(Stated task 1): Find every line in the records that contains the word "vaulted", matching case exactly, and copy each of those lines out in full.
[start Document]
A Different Cup of Coffee

More than 10 years ago, we set out to create a different kind of company – one that would give consumers a way to use their purchasing power to make the world better rather than worse. We wanted to provide a product that was green at its core – not something that just looked green or came out of a “green” facility with a super duper recycling program. We wanted to create a true “triple bottom line” company that produced tangible environmental and social benefits.

Releasing the roasted coffee.
Releasing the roasted coffee.

Coffee was the perfect product for our experiment – for one thing, we love really good coffee and had a hard time finding a consistent source. And, most importantly, traditionally cultivated coffee is grown in a way that preserves habitat for wildlife – including Migratory Songbirds. Coffee is increasingly being grown in partial shade or full sun, transforming what was once a thriving forest ecosystem into “Eco Deserts” capable of supporting little life: Where there was once a thriving forest ecosystem, the only living thing is the crop being cultivated.
[end Document]
[start Input rows]
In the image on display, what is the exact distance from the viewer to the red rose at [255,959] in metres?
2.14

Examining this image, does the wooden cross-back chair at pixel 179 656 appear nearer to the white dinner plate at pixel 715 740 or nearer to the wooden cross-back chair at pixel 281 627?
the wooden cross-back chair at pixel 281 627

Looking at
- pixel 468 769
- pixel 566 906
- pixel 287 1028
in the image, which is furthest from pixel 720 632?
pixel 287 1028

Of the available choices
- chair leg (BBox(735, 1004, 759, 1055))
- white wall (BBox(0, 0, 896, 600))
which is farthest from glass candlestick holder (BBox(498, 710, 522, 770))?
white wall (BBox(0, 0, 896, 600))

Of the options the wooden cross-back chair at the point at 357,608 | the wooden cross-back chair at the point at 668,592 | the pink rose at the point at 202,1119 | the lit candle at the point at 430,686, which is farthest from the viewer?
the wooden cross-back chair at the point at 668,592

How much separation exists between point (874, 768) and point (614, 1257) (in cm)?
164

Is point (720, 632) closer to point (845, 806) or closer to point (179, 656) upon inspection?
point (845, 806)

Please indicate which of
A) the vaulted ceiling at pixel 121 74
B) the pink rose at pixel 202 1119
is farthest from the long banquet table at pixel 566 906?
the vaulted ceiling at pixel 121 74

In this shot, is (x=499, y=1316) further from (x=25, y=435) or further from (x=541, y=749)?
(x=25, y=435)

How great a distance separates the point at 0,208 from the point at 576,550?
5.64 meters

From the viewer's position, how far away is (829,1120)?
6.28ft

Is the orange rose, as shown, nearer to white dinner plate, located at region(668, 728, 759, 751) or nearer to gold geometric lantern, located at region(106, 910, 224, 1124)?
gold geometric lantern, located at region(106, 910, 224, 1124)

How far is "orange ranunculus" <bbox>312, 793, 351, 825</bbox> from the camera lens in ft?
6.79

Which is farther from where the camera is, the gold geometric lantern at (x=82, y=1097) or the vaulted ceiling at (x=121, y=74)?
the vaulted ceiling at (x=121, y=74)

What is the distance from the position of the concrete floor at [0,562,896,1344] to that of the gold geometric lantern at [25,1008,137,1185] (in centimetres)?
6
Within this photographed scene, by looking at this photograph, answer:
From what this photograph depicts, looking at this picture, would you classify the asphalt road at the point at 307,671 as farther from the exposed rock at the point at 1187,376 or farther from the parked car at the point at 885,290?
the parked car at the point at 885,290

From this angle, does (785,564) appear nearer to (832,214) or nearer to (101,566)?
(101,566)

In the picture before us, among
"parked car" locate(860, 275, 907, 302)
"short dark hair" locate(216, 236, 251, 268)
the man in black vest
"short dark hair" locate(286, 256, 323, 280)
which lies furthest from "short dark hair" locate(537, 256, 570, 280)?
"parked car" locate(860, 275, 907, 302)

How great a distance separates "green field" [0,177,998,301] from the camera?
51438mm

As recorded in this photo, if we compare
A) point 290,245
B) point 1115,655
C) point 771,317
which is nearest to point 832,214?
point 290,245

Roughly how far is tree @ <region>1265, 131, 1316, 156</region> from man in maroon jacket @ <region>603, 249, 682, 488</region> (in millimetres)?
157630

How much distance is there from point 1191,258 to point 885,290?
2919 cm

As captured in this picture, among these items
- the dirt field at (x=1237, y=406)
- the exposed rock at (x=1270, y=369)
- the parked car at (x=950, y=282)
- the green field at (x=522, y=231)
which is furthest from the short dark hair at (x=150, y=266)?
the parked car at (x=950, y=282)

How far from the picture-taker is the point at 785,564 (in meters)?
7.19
[end Input rows]
(Stated task 2): Pick up the text about the coffee company where it stops, and write the next few sentences.

(Answer 1):
A) the vaulted ceiling at pixel 121 74
the vaulted ceiling at pixel 121 74
Which is farther from where the camera is, the gold geometric lantern at (x=82, y=1097) or the vaulted ceiling at (x=121, y=74)?
the vaulted ceiling at (x=121, y=74)

(Answer 2):
A few years before we started Birds and Beans, The Smithsonian Migratory Bird Center had developed the Bird Friendly Coffee Certification.  Its aim is to identify and certify farms that provided good habitat for migratory songbirds – or more accurately are functioning ecosystems.

So, having identified the problem and the solution, Birds and Beans was born. We bought a small Commercial Roaster, some green Bird Friendly coffee and started developing our roast profiles. After about a year of development, we were ready to launch.

We sold our first coffee at the Guelph Organic Show in January 2003. Now we are a Certified Organic Roaster and have 2 much larger roasters and a full line of Certified Organic, Certified Bird Friendly, Fair Trade and Direct Trade coffees. We offer the World’s first and only Triple Certified Espresso – Commit, an espresso blend.

A decade later, we can declare our experiment a success. Birds and Beans is a going concern where every pound of coffee sold is helping to protect valuable habitat as well as contributing to a decent life for the farmers and their families. About 5 years ago, we were joined by Bill Wilson and his colleagues from New England, who wanted to use the Birds & Beans name in the USA – and out of that has grown a valuable partnership that is spreading the word to an even wider audience. Our coffee receives rave reviews from all who try it. Together, we are building a different kind of coffee brand.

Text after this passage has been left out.